Attacking Jews on Holocaust Remembrance Day By P. David Hornik

http://www.frontpagemag.com/2015/davidhornik/attacking-jews-on-holocaust-remembrance-day/print/

On Wednesday evening and Thursday, Israel marked Holocaust Remembrance Day—a somber and deeply authentic commemoration of the victims of the Nazi genocide. Ceremonies are held, places of entertainment are closed, and TV and radio almost solely offer Holocaust documentaries, discussions, and interviews with survivors.

This year’s commemoration was marred by an incident in Jerusalem on Wednesday evening in which a car hit two pedestrians. One of them, 25-year-old Shalom Yohai Sherki, was killed; the other, a 20-year-old woman, was seriously injured. Police now strongly suspect [1] that the driver of the car, a 37-year-old Palestinian Arab from the Jerusalem area, acted out of terrorist motives.

Among other things, they note that last fall saw a spate of car-ramming terror attacks [2] in the Jerusalem area.

If the incident was an attack, then it can be assumed to have been timed for Holocaust Remembrance Day—a ubiquitous phenomenon that, if you’re in Israel, you simply can’t miss.

Attacking Jews on a commemorative day is nothing new in the history of this conflict. On October 6, 1973, the Egyptian and Syrian armies attacked Israel on the morning of Yom Kippur, the holiest day on the Jewish calendar. On March 27, 2002, a Palestinian Arab suicide bomber infiltrated a Passover seder in a Netanya hotel and killed thirty.

Attacking Jews on Holocaust Remembrance Day is, perhaps, a new nuance. But it is not a nuance that packs any sort of surprise—especially not when the Holocaust itself is under attack.

It’s under attack in the form of Holocaust denial, and also in the form of Holocaust inversion [3], which claims that Israeli Jews are the new Nazis and are perpetrating genocide against the Palestinian Arabs. Surveys in this millennium have found large numbers of Europeans touting Holocaust inversion—including a 2008 poll where 63% of Poles, 49% of Portuguese, and 48% of Germans agreed that Israel was committing genocide.

The Holocaust is also under attack in the form of international festivals of Holocaust denial and Holocaust ridicule organized by the Iranian regime—now, of course, the latest “peace” interlocutor of the United States, Britain, France, Germany, Russia, and China.

In August 2006, Tehran held [4] a “Holocaust International Cartoon Conference.” Later that year, in December, it sponsored [5] a Holocaust-denial conference. And this May, with the nuclear talks in full swing, Tehran—despite the blatantly antisemitic President Ahmadinejad having been replaced by the purportedly moderate President Rouhani—will be holding [6] yet another Holocaust-cartoon conference.

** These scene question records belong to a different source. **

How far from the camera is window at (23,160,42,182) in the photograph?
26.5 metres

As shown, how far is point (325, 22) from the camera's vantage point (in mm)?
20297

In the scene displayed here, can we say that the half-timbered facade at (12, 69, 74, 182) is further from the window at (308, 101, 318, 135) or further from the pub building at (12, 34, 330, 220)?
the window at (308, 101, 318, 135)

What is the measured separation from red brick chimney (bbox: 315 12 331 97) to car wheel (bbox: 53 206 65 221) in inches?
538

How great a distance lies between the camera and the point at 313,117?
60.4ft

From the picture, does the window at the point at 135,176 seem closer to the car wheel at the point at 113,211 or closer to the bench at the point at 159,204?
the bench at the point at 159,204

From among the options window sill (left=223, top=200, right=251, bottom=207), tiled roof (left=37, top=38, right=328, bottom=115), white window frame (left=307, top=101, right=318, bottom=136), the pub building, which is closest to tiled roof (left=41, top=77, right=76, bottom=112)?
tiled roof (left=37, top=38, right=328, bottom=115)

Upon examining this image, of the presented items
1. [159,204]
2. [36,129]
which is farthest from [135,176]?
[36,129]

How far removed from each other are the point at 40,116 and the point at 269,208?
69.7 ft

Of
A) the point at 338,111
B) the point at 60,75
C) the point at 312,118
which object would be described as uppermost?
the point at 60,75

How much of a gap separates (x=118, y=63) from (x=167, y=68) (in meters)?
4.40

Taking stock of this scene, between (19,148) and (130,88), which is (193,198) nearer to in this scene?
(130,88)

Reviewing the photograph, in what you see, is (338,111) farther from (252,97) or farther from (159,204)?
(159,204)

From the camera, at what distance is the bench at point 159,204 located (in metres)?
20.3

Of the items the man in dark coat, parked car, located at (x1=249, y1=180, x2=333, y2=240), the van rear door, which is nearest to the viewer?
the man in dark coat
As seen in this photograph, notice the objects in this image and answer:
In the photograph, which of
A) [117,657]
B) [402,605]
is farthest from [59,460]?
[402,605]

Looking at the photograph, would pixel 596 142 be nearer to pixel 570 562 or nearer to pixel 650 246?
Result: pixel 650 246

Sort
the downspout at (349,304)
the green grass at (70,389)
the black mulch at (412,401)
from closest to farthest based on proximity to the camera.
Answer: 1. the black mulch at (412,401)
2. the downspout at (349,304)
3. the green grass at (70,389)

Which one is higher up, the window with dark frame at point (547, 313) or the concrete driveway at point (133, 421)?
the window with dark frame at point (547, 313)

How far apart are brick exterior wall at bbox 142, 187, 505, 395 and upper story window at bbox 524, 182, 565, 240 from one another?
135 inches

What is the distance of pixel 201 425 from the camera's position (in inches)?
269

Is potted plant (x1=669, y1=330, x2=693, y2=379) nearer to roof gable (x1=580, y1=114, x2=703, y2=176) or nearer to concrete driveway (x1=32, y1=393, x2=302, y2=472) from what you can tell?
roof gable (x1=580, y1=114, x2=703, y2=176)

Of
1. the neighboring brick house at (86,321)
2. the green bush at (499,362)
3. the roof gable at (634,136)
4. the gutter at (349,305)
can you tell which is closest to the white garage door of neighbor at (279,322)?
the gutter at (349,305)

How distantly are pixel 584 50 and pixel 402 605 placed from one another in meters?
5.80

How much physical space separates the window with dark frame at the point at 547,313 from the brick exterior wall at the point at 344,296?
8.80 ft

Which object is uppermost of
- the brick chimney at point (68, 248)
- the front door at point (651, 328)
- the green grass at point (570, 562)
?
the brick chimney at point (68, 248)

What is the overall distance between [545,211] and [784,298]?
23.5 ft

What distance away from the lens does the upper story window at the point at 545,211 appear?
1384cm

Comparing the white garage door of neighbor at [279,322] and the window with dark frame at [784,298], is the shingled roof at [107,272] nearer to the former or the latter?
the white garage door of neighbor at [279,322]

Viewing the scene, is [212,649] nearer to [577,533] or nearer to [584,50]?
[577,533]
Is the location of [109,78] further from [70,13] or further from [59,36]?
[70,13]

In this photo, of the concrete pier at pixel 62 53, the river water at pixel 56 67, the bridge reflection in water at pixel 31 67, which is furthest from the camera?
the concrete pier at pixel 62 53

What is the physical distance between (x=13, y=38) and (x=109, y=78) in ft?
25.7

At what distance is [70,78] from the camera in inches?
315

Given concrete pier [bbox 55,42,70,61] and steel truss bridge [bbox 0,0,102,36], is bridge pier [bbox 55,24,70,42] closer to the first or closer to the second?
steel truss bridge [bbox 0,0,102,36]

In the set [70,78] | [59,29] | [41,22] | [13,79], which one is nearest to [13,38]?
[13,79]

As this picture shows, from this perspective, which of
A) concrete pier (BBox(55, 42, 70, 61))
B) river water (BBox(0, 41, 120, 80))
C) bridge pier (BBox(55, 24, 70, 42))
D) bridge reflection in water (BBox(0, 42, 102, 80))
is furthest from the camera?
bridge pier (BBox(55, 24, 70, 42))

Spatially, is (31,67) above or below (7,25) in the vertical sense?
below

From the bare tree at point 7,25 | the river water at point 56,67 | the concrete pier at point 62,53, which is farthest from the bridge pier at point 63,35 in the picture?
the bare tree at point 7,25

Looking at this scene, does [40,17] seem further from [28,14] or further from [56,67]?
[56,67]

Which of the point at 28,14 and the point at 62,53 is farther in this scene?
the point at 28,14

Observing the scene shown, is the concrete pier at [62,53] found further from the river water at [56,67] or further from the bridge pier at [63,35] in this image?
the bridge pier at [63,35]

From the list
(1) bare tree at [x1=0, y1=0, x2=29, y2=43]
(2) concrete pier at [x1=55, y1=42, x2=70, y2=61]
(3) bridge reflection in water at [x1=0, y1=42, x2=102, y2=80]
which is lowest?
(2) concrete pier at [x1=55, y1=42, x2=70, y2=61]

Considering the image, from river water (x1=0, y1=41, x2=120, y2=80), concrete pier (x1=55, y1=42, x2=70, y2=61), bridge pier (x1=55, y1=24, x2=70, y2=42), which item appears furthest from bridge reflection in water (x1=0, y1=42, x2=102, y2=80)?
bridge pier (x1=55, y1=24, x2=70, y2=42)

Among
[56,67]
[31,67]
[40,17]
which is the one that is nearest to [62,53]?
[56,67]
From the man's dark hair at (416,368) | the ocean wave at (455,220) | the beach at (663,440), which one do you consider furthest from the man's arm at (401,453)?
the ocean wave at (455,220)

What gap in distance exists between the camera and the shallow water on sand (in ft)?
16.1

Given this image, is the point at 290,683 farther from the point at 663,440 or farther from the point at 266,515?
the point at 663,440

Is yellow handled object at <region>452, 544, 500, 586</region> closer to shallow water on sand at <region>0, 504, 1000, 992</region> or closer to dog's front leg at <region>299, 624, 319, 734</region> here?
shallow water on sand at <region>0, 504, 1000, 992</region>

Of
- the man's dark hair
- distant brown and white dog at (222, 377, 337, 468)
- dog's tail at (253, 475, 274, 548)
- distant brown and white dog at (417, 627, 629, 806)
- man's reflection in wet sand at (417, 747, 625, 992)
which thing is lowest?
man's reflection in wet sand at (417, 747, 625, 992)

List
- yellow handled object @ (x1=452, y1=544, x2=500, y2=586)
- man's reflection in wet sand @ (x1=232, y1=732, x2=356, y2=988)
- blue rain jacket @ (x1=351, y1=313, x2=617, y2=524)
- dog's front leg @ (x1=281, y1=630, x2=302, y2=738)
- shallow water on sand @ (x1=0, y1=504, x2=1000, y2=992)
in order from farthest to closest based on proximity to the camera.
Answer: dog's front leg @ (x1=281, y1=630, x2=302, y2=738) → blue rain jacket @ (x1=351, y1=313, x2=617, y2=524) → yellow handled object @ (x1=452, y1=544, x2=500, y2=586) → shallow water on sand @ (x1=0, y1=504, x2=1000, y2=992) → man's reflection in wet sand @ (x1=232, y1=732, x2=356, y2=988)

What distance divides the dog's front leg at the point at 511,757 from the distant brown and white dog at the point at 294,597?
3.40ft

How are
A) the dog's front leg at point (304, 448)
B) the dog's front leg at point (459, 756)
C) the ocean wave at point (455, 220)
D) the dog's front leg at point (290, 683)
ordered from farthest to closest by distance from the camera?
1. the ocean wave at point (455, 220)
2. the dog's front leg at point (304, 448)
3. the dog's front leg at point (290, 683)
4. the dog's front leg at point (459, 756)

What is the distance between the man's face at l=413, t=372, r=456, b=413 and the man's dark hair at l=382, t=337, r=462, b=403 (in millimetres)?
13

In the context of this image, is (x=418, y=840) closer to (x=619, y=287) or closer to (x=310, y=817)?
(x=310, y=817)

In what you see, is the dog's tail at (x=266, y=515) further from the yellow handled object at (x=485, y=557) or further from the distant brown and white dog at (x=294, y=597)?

Antisemitism, in other words, is a particularly virulent kind of hatred. So far as I know, there is no phenomenon of denial of the Cambodian or the Rwandan genocide; nor are the victimized peoples systematically accused of being genocidists themselves; nor are these genocides the subject of international cartoon contests. Antisemitism, with its deep roots in Western and Islamic civilization, appears to be in a class by itself as a form of dementia.

Such somber reflections are borne out by findings that in 2014 antisemitic attacks spiked by 38% [7], with Jews around the world—and particularly in Western Europe—facing an “explosion of hatred.” As usual, targets of attack included Jewish synagogues, schools, and cemeteries; the urge to attack even those buried in their graves appears to be another special aspect of antisemitism.

All these forms of hatred are most pervasive of all [8] in the Middle East. As many have noted, in this region the notion that the Holocaust is a hoax perpetrated by “Zionists” blithely coexists with the notion that Israelis are the “new Nazis,” without awareness of contradiction. Wednesday evening’s presumed car-ramming attack was both a hate crime individually committed by the attacker and a product of near-monolithic antisemitic indoctrination, of which the Palestinian Authority is a practitioner par excellence [9].

Seventy years after the defeat of the Nazis, there are gleams of light as well. Israel is appreciated as a brilliantly creative innovator in hi-tech, medicine, agriculture, and other fields, enjoys booming trade and cooperative relations with a wide variety of countries and regions, and enjoys the strong support of Congress and the American people. But to say that, seventy years after the reality of the Nazi camps shocked the liberating armies and the world, antisemitism has been renounced and the lessons learned would be, sadly, an inversion of the truth.

The democracies’ willingness to treat the Holocaust-desecrating, Holocaust-threatening Iranian regime as a rational, constructive interlocutor is the strongest indication that nothing has been learned and we’re back where we were.